Document segment
** begin **

And the concern matches an increased investment. Of the U.S. CEOs surveyed in March by the accounting firm BDO USA, LLP, 67 percent said they’ve dedicated more money to cybersecurity measures in the past 12 months. Of the CFOs who upped spending, 90 percent implemented new software security tools and 72 percent created a formal response plan to deal with breaches. Almost half of them turned to external security consultants, while 30 percent hired a chief security officer.
Gartner, a technology research advisory firm, has seen an uptick in spending over the last few years. Businesses and governments around the world spent $71.1 billion safeguarding their data in 2014, up 7.9 percent from a year prior. The IT research firm sees that rate accelerating this year to 8.1 percent, for a total of $76.9 billion. That number is expected to grow to $155 billion by 2019, according to research firm MarketsandMarkets.
Addressing the Demand
The job growth rate for information security analysts is higher than the average for other occupations. Over the last five years, there’s been a 90 percent increase in demand for cybersecurity professionals, which is three times the field’s growth, according to Burning Glass Technologies. The high job growth rate, in turn, is driving a sudden boom in the demand for cybersecurity education, which has higher education institutions studying how to address this demand. According to the Center for Homeland Security and Defense, there are 744 higher institutions that offer programs awarding certificates to doctoral degrees in the industry. The Center for Systems Security and Information Assurance, which provides students with real-world learning experiences in information assurance and network security, has instructed more than 2,000 teachers and college faculty in cybersecurity-related areas since 2004.
As higher education leaders are increasing their program offerings in cybersecurity, some can look to breaches at their own institutions to test their students’ training.
In July, Harvard University discovered “an intrusion” on its computer networks which was made June 19 and affected two IT systems that impacted eight colleges and administrations. Officials with Pennsylvania State University’s College of Engineering said it suffered years-long data breaches traced to China. In December 2010, Ohio State University notified thousands of students and faculty members that their personal information was compromised by hackers who broke into a campus server. Also in 2010, thieves stole $1 million from the University of Virginia after compromising the computer belonging to the university’s controller.

** end **

Records provided
** begin **

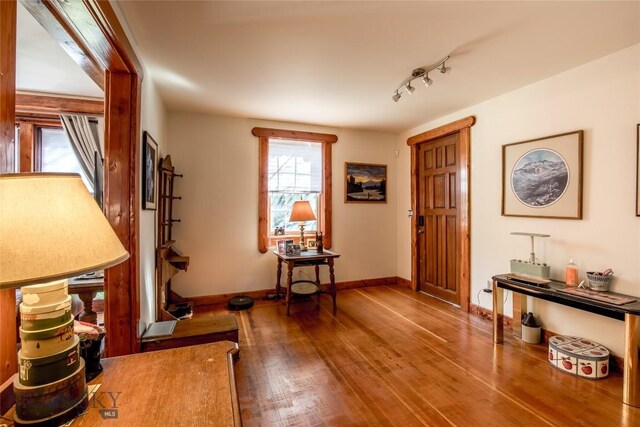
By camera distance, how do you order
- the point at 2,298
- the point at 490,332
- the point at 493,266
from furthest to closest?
the point at 493,266 < the point at 490,332 < the point at 2,298

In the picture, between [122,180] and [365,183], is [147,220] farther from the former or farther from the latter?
[365,183]

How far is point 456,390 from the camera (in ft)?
6.75

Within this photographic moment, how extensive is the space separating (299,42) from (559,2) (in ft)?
5.36

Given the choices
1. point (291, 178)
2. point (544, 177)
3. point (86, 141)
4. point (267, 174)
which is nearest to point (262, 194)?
point (267, 174)

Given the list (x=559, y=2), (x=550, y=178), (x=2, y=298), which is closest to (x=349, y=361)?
(x=2, y=298)

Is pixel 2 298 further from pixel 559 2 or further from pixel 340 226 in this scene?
pixel 340 226

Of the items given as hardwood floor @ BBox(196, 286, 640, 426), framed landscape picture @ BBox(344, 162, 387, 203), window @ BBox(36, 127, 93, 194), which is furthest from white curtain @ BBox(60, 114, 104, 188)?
framed landscape picture @ BBox(344, 162, 387, 203)

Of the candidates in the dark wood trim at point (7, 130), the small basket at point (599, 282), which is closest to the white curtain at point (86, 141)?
the dark wood trim at point (7, 130)

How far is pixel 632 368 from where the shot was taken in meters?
1.91

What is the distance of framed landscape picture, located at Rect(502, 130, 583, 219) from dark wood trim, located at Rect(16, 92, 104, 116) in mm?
4441

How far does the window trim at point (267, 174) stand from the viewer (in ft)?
13.5

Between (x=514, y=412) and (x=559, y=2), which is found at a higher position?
(x=559, y=2)

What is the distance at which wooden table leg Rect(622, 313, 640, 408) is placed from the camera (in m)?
1.90

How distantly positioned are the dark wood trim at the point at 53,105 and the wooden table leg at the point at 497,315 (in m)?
4.47
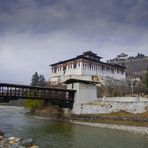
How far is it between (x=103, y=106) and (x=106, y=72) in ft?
124

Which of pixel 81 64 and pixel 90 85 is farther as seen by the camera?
pixel 81 64

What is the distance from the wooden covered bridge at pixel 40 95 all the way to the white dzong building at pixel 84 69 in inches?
695

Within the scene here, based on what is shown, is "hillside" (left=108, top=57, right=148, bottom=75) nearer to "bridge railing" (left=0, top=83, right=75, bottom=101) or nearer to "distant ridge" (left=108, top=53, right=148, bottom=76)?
Answer: "distant ridge" (left=108, top=53, right=148, bottom=76)

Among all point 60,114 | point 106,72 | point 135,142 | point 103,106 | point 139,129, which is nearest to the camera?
point 135,142

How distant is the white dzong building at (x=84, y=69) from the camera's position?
79.9m

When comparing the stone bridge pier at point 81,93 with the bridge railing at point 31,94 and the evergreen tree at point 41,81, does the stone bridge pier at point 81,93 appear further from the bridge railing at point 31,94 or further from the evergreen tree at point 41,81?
the evergreen tree at point 41,81

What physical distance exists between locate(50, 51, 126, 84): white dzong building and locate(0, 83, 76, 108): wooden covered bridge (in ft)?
57.9

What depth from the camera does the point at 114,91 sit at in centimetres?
7600

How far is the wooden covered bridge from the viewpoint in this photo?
5303 cm

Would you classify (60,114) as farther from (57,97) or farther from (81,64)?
(81,64)

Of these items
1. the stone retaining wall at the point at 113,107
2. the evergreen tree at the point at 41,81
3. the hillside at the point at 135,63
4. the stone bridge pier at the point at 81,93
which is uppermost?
the hillside at the point at 135,63

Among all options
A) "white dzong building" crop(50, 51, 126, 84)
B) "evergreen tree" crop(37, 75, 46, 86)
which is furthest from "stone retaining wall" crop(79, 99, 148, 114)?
"evergreen tree" crop(37, 75, 46, 86)

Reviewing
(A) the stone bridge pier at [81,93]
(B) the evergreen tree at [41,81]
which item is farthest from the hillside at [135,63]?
(A) the stone bridge pier at [81,93]

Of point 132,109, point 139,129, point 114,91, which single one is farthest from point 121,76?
point 139,129
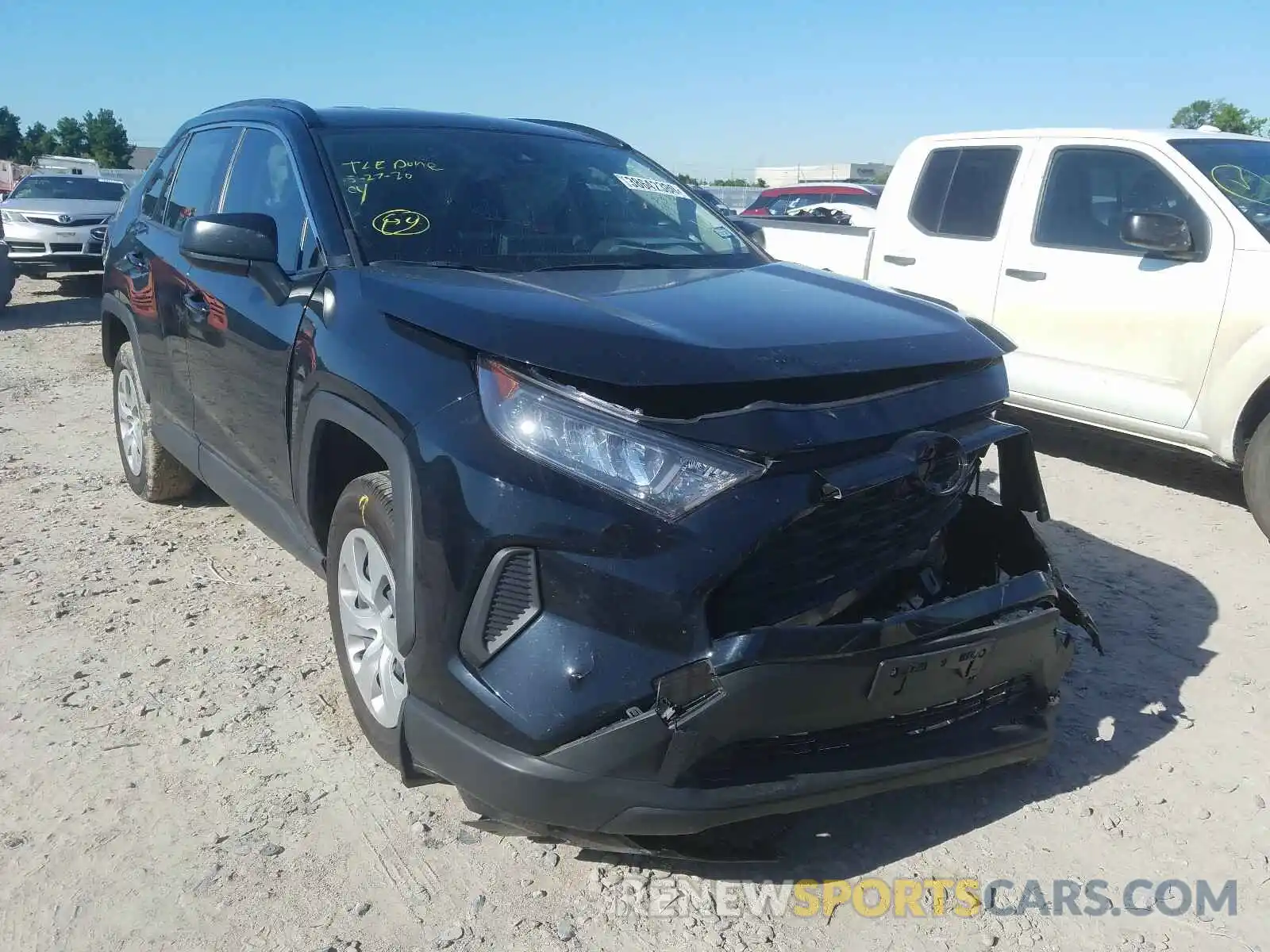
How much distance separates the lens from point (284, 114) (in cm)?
367

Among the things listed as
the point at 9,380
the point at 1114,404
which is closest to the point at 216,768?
the point at 1114,404

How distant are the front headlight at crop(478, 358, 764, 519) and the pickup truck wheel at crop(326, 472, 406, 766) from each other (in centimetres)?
52

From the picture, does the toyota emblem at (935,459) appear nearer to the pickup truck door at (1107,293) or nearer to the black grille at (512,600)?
the black grille at (512,600)

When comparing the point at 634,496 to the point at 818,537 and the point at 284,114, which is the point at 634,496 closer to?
the point at 818,537

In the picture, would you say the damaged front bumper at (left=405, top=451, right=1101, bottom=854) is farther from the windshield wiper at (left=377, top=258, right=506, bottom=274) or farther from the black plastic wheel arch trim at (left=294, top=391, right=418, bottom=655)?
the windshield wiper at (left=377, top=258, right=506, bottom=274)

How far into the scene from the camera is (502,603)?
88.2 inches

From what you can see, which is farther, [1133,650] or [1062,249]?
[1062,249]

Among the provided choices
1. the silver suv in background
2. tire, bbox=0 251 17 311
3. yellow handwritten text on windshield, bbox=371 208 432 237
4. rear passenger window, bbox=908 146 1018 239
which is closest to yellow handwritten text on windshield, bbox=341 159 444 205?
yellow handwritten text on windshield, bbox=371 208 432 237

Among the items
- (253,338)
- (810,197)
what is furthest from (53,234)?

** end **

Tasks to complete
**a.** For each statement, say whether it agrees with the cybersecurity text (yes or no), and quote the deciding words: (i) Worldwide spending on data protection reached $71.1 billion in 2014. (ii) Thirty percent of those who raised spending turned to external security consultants. (iii) Harvard University discovered an intrusion on its networks in July.
**b.** According to the cybersecurity text, how many higher institutions offer programs awarding certificates to doctoral degrees in the industry?
**c.** Type out everything in the cybersecurity text from "Gartner, a technology" down to "research firm MarketsandMarkets.".
The listing has no connection to the cybersecurity text.

Replies
**a.**
(i) Yes: "Businesses and governments around the world spent $71.1 billion safeguarding their data in 2014"
(ii) No: "Almost half of them turned to external security consultants, while 30 percent hired a chief security officer."
(iii) Yes: "In July, Harvard University discovered “an intrusion” on its computer networks"

**b.** 744 higher institutions.

**c.**
Gartner, a technology research advisory firm, has seen an uptick in spending over the last few years. Businesses and governments around the world spent $71.1 billion safeguarding their data in 2014, up 7.9 percent from a year prior. The IT research firm sees that rate accelerating this year to 8.1 percent, for a total of $76.9 billion. That number is expected to grow to $155 billion by 2019, according to research firm MarketsandMarkets.